1 Beetham Eye Institute, Joslin Diabetes Center, Harvard Department of Ophthalmology, Boston, MA, USA
2 American Eye Center, Mandaluyong, Philippines
3 University of the East Ramon Magsaysay Medical Center, Quezon City, Philippines

Correspondence: Cris Martin Jacoba, MD, DPBO One Joslin Place, Boston, MA, USA. 02215
e-mail: CrisMartin.Jacoba@joslin.harvard.edu

Disclosure: The authors report no conflicts of interest.

In patients with a history of previous corneal refractive surgery, computing for the correct power of the intraocular lens (IOL) prior to a planned phacoemulsification is clinically  challenging. Traditional lens calculation formulas among these patients are inaccurate because of 3 major factors.
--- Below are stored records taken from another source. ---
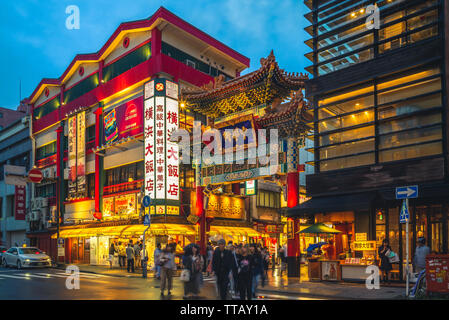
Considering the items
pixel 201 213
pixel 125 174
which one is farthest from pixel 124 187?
pixel 201 213

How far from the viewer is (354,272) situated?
1928cm

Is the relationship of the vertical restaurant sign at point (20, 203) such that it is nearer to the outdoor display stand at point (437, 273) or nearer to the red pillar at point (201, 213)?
the red pillar at point (201, 213)

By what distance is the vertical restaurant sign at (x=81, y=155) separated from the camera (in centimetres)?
3741

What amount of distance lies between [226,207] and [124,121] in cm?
1031

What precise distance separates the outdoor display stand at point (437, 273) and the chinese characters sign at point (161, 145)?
18.7m

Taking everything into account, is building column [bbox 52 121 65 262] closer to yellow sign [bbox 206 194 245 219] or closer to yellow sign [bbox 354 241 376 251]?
yellow sign [bbox 206 194 245 219]

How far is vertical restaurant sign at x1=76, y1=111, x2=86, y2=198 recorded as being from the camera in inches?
1473

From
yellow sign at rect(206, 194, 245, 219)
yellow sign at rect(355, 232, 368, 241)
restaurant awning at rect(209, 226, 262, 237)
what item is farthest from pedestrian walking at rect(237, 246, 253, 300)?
restaurant awning at rect(209, 226, 262, 237)

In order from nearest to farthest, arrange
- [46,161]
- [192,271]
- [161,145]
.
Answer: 1. [192,271]
2. [161,145]
3. [46,161]

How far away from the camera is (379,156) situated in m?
20.0

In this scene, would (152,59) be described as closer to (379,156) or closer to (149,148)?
(149,148)

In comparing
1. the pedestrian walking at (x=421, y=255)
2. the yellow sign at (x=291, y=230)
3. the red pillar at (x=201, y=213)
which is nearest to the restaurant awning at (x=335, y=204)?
the yellow sign at (x=291, y=230)

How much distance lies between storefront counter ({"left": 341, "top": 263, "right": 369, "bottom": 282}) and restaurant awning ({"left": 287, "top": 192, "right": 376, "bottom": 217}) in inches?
97.0

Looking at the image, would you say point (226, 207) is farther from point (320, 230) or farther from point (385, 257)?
point (385, 257)
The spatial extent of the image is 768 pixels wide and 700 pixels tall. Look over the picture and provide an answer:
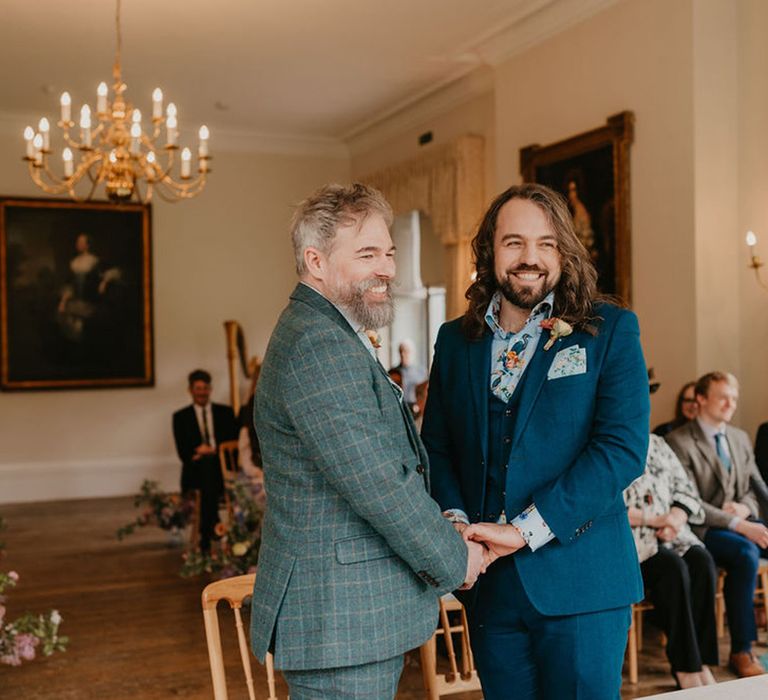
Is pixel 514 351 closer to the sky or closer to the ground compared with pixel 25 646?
closer to the sky

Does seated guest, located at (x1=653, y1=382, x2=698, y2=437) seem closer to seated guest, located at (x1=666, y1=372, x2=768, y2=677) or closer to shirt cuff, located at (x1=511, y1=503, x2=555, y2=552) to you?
seated guest, located at (x1=666, y1=372, x2=768, y2=677)

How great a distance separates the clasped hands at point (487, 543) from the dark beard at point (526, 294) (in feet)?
1.77

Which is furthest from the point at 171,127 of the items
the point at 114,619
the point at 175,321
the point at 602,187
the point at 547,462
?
the point at 175,321

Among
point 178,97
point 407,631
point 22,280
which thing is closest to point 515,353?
point 407,631

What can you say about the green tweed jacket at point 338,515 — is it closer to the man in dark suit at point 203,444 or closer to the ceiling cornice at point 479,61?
the ceiling cornice at point 479,61

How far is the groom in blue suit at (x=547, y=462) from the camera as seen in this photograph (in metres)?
2.20

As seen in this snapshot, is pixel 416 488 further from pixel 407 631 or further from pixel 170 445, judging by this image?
pixel 170 445

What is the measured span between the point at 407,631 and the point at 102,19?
22.8ft

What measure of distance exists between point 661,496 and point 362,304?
3.17 meters

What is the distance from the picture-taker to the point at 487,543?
2230mm

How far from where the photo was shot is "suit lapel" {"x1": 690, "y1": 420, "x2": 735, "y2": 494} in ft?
17.6

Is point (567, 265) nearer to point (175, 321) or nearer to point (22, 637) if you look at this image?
point (22, 637)

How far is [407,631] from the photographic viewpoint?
6.77 feet

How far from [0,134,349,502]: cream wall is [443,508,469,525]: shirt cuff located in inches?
393
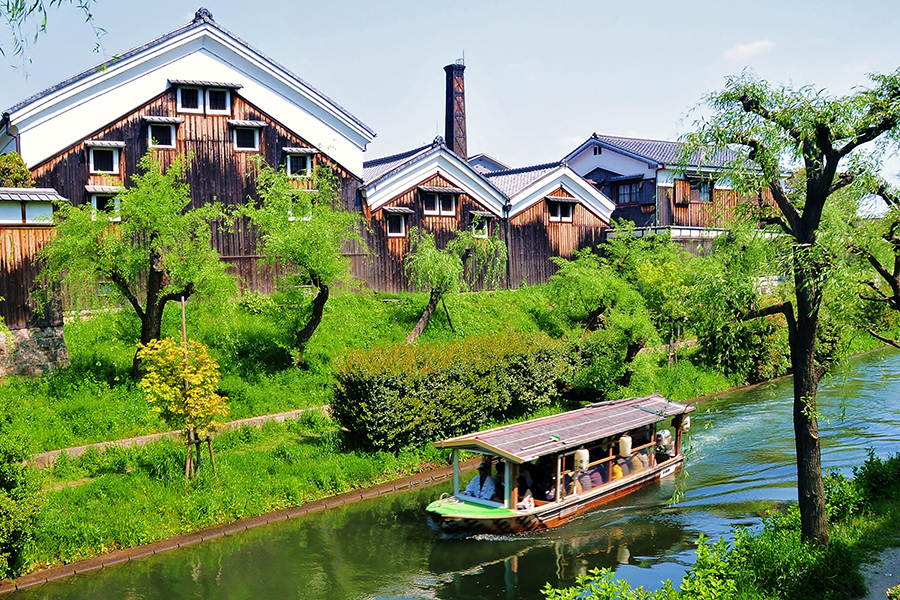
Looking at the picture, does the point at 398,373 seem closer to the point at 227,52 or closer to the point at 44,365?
the point at 44,365

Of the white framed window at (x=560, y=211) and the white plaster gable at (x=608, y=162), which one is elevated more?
the white plaster gable at (x=608, y=162)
These factors include the incorrect measurement of corneal curvature with standard keratometry, incorrect calculation of effective lens position (ELP), and the change in relationship between the anterior and posterior surface of the cornea, making the standard refractive index of the cornea (1.3375) inaccurate.1,2 The frequent refractive outcome is hyperopia, which is unacceptable in the modern era when benchmark standards for refractive outcomes after cataract surgery have been established.3 The purpose of this study is to compare the different formulas available to compute the IOL power for phacoemulsification after Laser in-situ Keratomileusis (LASIK) and Photo-refractive Keratectomy (PRK). The online power calculator of the American Society of Cataract and Refractive Surgery (ASCRS) was used. Previous studies on this topic in an Asian population have analyzed the accuracy of specific formula such as the Haigis-L, but none have done a comprehensive comparison among the number of different formulas available with the ASCRS online calculator.4


This was a retrospective study that was conducted at 2 clinics of an ambulatory surgical eye center. Asian patients with prior LASIK or PRK who underwent phacoemulsification with IOL implantation between January 2013 and July 2018 and had manifest refraction (MR) between 3 weeks to 3 months after phacoemulsification were included in the study. This minimum period of 3 weeks was based on the stability of post-operative refraction after phacoemulsification with a small temporal clear corneal incision.5-7 Eyes that had complications during or after phacoemulsification (ex: posterior capsule rupture, postoperative IOL exchange), history of enhancements, hyperopic axial length <24 mm, history of intraocular disease, ocular trauma, other ocular surgeries, or had corrected distance visual acuity (CDVA) of worse than 20/32 after phacoemulsification were excluded.8

Phacoemulsification and IOL implantation were performed by 1 of 7 experienced eye surgeons. Preoperative biometry was carried out using an IOL Master 700 (Carl Zeiss Meditec AG, Jena, Germany) and Lenstar LS900 (Haag-Streit AG, Koeniz, Switzerland). Optimized A-constants for each surgeon and IOL type were taken from the eye center database or from the User Group for Laser Interference Biometry (ULIB).9 Preoperative data were inputted in the ASCRS IOL power calculator, an internetbased module that compiles the different calculation methods available for eyes post-corneal refractive surgery. Patients were implanted with monofocal or multifocal IOLs from Alcon Surgical (Fort Worth, TX, USA) or Carl Zeiss Meditec AG (Jena, Germany). Phacoemulsification was done using a temporal 2.2 mm clear corneal incision with implantation of the IOL within the capsular bag. Target postoperative refraction was based on the surgeon’s clinical judgement.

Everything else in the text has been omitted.